The post also describes a number of principles and expertise that Addy has ‘baked in’ to these ~20 skills within this framework. They are “saturated with practices from Software Engineering at Google and Google’s public engineering culture.”

It all sounds really good, but … does it actually work? And if it works on your codebase, will it work on mine? 🤷

That’s one of the fundamental problems with all of these prompting frameworks. It is so hard to prove that they actually work. Furthermore, they are quite fragile, as the capability of foundational / frontier models shifts underneath them, they will grow old and redundant incredibly fast.

However, while I’m not sure I’d bother using the ‘Agent Skills’ framework itself, this blog post provides some absolutely top-notch advice about what you should be considering when creating your own harnesses.

Vibe coding and agentic engineering are getting closer than I’d like

SIMONWILLISON.NET

With vibe coding, if you follow the most strict definition, you don’t look at the code at all - you prompt the model entirely based on your experience as a user of the system or app you are developing. Whereas, with agentic engineering, you lean heavily on AI, but still review the code and exercise some architectural or design oversight.

However, in practice, while Simon considers himself an agentic engineer, his growing trust in the models mean he is giving them a lot more latitude and is ultimately reviewing less of the code. This has caused him to reflect on how you effectively evaluate software (other than ia code review), the new bottlenecks and his future career.

ProgramBench: Can Language Models Rebuild Programs From Scratch?

ARXIV.ORG

We’re increasingly relying on AI agents for more substantial software tasks, and as a result, early benchmarks such as SWE-Bench (which challenges agents to fix issues from GitHub) feel insufficient. This benchmark tests whether an AI agent can clone entire applications, a much more challenging task!

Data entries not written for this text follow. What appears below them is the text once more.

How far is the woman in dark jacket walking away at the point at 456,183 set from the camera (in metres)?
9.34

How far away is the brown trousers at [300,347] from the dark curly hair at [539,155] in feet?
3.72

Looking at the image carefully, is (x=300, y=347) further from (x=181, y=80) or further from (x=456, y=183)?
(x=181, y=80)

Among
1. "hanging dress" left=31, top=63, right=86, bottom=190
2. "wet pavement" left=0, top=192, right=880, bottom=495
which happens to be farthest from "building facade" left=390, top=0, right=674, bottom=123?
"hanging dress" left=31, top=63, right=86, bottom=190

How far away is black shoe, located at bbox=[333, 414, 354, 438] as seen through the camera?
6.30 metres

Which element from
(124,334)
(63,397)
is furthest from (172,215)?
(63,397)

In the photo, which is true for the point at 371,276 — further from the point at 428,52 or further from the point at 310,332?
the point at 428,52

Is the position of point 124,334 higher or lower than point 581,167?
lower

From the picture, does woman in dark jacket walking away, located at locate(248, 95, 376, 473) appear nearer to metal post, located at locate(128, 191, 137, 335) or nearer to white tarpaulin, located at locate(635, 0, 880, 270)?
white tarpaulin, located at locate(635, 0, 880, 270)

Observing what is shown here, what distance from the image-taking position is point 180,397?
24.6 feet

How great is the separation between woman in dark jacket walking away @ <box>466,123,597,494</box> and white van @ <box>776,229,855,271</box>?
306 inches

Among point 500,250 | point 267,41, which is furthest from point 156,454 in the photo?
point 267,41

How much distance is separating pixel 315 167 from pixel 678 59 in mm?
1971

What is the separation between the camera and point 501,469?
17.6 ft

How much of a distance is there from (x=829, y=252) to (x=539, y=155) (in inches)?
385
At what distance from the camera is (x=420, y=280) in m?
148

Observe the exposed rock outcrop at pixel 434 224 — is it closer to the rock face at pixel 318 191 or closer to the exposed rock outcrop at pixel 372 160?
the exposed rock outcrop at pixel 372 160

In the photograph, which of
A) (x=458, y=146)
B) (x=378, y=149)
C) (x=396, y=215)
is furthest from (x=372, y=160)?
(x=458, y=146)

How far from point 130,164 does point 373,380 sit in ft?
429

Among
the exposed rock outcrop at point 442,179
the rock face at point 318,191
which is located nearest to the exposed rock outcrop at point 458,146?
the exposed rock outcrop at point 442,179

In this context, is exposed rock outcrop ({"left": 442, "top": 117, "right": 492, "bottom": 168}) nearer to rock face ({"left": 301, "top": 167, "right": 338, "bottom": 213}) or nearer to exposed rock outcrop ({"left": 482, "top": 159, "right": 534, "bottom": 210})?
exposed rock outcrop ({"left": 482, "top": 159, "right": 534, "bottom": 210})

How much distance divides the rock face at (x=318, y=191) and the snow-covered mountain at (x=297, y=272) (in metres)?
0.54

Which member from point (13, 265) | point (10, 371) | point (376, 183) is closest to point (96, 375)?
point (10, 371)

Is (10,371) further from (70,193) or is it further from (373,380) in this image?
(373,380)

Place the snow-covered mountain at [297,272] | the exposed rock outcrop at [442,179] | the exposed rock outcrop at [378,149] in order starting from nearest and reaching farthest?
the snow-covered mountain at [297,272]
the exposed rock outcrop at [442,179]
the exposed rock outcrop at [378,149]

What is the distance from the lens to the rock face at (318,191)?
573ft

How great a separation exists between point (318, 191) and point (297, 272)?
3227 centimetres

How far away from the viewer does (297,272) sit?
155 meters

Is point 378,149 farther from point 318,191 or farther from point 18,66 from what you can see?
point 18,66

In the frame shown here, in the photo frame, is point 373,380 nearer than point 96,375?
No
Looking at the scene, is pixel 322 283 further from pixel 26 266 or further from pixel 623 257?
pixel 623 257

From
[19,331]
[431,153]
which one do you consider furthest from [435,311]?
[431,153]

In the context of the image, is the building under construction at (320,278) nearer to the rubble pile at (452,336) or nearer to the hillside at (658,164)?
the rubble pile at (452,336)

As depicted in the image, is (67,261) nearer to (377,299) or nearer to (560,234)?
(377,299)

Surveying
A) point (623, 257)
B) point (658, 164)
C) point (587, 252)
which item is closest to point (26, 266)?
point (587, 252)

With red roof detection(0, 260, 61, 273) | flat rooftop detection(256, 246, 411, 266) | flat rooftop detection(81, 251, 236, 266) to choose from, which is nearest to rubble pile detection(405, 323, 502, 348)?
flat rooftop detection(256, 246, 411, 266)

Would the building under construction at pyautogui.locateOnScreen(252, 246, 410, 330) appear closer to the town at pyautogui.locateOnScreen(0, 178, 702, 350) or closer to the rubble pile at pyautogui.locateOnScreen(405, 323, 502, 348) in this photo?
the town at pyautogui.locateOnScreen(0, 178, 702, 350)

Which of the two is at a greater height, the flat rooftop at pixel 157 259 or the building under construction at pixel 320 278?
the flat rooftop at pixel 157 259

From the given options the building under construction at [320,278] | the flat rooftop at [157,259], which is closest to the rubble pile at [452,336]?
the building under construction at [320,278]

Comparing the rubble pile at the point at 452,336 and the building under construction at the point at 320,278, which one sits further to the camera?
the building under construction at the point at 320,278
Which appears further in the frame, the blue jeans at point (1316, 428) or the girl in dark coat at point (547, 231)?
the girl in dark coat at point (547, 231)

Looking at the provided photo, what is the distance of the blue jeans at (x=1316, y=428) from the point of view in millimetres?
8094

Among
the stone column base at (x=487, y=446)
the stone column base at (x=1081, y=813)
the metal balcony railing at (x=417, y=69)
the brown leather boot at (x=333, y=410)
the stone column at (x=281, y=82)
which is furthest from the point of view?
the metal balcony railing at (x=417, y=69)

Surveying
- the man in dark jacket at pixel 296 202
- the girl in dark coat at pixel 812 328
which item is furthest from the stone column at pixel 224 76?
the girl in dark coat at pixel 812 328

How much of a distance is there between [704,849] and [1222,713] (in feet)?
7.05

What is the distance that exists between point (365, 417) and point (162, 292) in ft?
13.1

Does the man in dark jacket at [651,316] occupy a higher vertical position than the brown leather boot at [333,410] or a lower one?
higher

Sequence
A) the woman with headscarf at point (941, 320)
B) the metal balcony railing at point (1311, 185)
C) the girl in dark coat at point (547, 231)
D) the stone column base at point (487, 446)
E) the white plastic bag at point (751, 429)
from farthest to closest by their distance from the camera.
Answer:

This benchmark takes an app, then uses an AI agent to generate behavioral tests, ensuring sufficient code coverage. These behavioral tests are then used to support a ‘clean room’ re-implementation of the app using another agent. They benchmark comprises ~200 apps (including FFmpeg, SQLite), with the results indicating that none of the models under test (Opus, GPT 5.4, …) were able to fully clone the original application. They also note that the models tend to create monolithic solutions with questionable quality.

I think this is an interesting experiment, but I wouldn’t read too much into it - and the results are hardly surprising. If you were going to use an AI agent to clone an application, you’d invest time in creating a suitable (and app specific) harness, you’d almost certainly look at the code and guide the design / architecture too - although if you were feeling ambitious this could be encoded into your harness too.